=== TASK PROMPT ===
Can you recast every line of the records below as a numbered list, skipping the blank lines?

## BEGIN DATA LINES

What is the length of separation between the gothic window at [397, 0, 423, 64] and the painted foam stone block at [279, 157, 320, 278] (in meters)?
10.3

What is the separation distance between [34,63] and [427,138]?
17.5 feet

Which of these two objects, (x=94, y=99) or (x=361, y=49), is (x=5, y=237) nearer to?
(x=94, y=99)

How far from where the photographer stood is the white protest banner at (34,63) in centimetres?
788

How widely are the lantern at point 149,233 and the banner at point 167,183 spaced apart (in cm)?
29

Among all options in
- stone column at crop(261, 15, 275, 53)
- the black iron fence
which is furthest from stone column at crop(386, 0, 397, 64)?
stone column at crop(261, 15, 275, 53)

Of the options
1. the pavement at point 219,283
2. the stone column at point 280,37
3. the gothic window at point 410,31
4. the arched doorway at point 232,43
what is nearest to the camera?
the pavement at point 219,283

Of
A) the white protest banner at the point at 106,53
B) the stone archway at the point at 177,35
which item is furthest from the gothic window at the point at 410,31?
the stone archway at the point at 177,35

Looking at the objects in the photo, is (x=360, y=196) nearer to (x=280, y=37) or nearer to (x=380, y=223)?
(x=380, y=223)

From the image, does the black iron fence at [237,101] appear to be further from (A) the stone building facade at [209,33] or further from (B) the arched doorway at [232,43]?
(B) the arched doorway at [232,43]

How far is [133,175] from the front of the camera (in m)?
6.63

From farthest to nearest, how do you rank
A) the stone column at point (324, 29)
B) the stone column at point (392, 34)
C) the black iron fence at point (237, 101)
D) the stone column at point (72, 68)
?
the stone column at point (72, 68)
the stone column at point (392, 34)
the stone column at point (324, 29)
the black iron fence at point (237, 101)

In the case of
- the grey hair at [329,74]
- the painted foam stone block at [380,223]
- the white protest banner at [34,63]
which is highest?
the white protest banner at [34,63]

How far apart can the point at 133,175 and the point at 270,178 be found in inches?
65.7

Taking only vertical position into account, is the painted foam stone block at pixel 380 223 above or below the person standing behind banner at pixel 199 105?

## END DATA LINES

=== EXPECTED OUTPUT ===
1. What is the length of separation between the gothic window at [397, 0, 423, 64] and the painted foam stone block at [279, 157, 320, 278] (in meters)?
2. 10.3
3. What is the separation distance between [34,63] and [427,138]?
4. 17.5 feet
5. Which of these two objects, (x=94, y=99) or (x=361, y=49), is (x=5, y=237) nearer to?
6. (x=94, y=99)
7. How far from where the photographer stood is the white protest banner at (34,63) in centimetres?
8. 788
9. How widely are the lantern at point 149,233 and the banner at point 167,183 spaced apart (in cm)?
10. 29
11. Among all options in
12. - stone column at crop(261, 15, 275, 53)
13. - the black iron fence
14. which is furthest from stone column at crop(386, 0, 397, 64)?
15. stone column at crop(261, 15, 275, 53)
16. Of the options
17. 1. the pavement at point 219,283
18. 2. the stone column at point 280,37
19. 3. the gothic window at point 410,31
20. 4. the arched doorway at point 232,43
21. what is nearest to the camera?
22. the pavement at point 219,283
23. Of
24. A) the white protest banner at the point at 106,53
25. B) the stone archway at the point at 177,35
26. which item is furthest from the gothic window at the point at 410,31?
27. the stone archway at the point at 177,35
28. Looking at the objects in the photo, is (x=360, y=196) nearer to (x=280, y=37) or nearer to (x=380, y=223)?
29. (x=380, y=223)
30. From the image, does the black iron fence at [237,101] appear to be further from (A) the stone building facade at [209,33] or further from (B) the arched doorway at [232,43]?
31. (B) the arched doorway at [232,43]
32. How far is [133,175] from the front of the camera (in m)?
33. 6.63
34. From farthest to nearest, how do you rank
35. A) the stone column at point (324, 29)
36. B) the stone column at point (392, 34)
37. C) the black iron fence at point (237, 101)
38. D) the stone column at point (72, 68)
39. ?
40. the stone column at point (72, 68)
41. the stone column at point (392, 34)
42. the stone column at point (324, 29)
43. the black iron fence at point (237, 101)
44. In the case of
45. - the grey hair at [329,74]
46. - the painted foam stone block at [380,223]
47. - the white protest banner at [34,63]
48. which is highest?
49. the white protest banner at [34,63]
50. How far apart can the point at 133,175 and the point at 270,178 be found in inches?
51. 65.7
52. Taking only vertical position into account, is the painted foam stone block at pixel 380 223 above or below the person standing behind banner at pixel 199 105?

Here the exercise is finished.